Severe Measures Implemented by Hong Kong to Forestall Real Estate Crash
Slashing a number of property taxes is a daring move by Hong Kong to alleviate a real-estate downturn and revive a market that is often viewed as a representation of the city’s struggling economy.
In his annual budget statement on Wednesday, Financial Secretary Paul Chan said that the government has abolished the long-standing property taxes that were levied on nonpermanent residents, second-home buyers, and those who resold their properties within two years of purchase.
Amidst social upheaval, the aftermath of the government’s stringent approach to curbing COVID-19, and the slowing of China’s economy, the world’s most expensive real estate market has taken a beating. This move is an effort to restore some of that lost glory. The strain has been exacerbated by Hong Kong’s high interest rates, which mirror those of the United States as a result of its currency peg.
Hong Kong’s property market has long relied on buyers from mainland China; a proposal to reduce taxes on these buyers could attract even more of their capital. The luxury market in Hong Kong has taken a serious hit as Chinese tycoons, who are facing pressure back home, have been compelled to sell their properties.
Since mid-2022, the value of Hong Kong’s ultra-luxury properties has dropped by about 25%.
In an effort to rein in the skyrocketing property prices that had made Hong Kong’s real estate market one of the most unaffordable in the world, the government began making a series of announcements beginning in 2010 that included the introduction of the new levies. They are all variations on the same tax: stamp duty, which is levied on the sale of real estate.
In light of the present economic and market circumstances, “the relevant measures are no longer necessary,” Chan stated.
In an effort to boost the market, the Hong Kong government loosened regulations last year, reducing taxes for foreigners and second-home purchasers by half and lowering the down payment for some properties. Property prices in Hong Kong hit a seven-year low by the end of 2023, as reported by the Rating and Valuation Department.
Potential buyers were able to borrow more for homes valued approximately $4 million on Wednesday, thanks to the city’s monetary authority further relaxing mortgage requirements.

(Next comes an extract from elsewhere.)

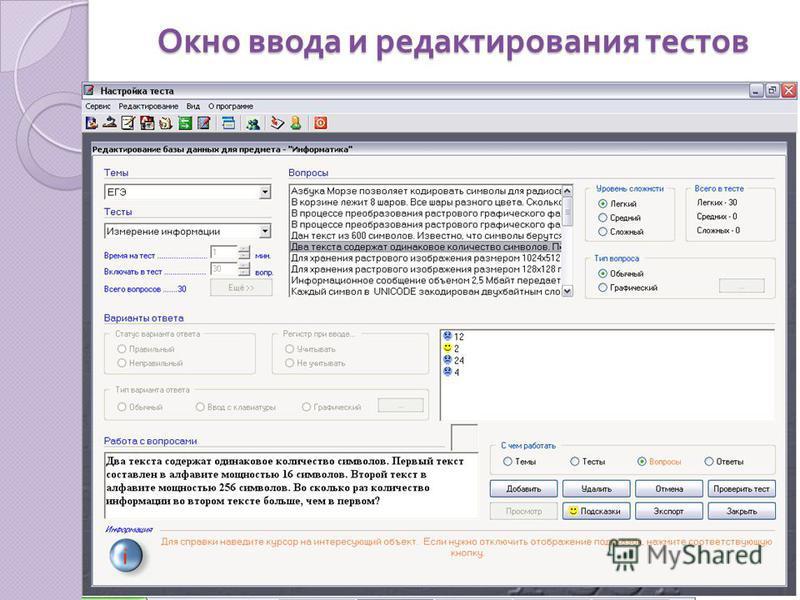 Окно ввода и редактирования тестов
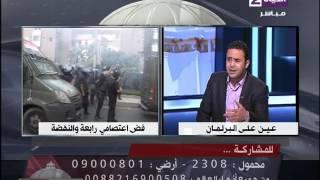 """فيديو.. محمود بدر: البرادعي اعترف بوجود سلاح في """"رابعة"""""""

Following the announcement, the stock of Hong Kong real estate developers surged, going against the market trend of selling off. Stocks of New World Development, Sun Hung Kai Properties, and Henderson Land Development all rose in afternoon trade, recouping part of the ground lost earlier in the year when their stock values fell.
In the upcoming fiscal year that begins on April 1, the city’s budget deficit is projected to grow to almost $13 billion. According to Chan, it’s bigger than anticipated. Chan predicts that the government’s primary revenue stream—the sale and leasing of land—will drop to $2.5 billion, a $8.4 billion decrease from both the initial projection and the previous year.
As part of larger efforts to support the city in the face of competition from Singapore and other places, the Hong Kong government has implemented extensive property restrictions. Foreigners and locals alike fled the Asian financial hub in fear of Beijing’s political crackdown and the city’s strict pandemic controls.
However, new immigration regulations introduced by Hong Kong in 2022 were intended to attract brilliance, and as a result, tens of thousands of Chinese citizens have arrived in the last year.
On Wednesday, the city’s leadership pledged to offer services to help more mainland Chinese and international talent live in the area. According to the budget, about $128 million has been set up for tourism in the upcoming year in order to entice more tourists with high spending habits to stay the night.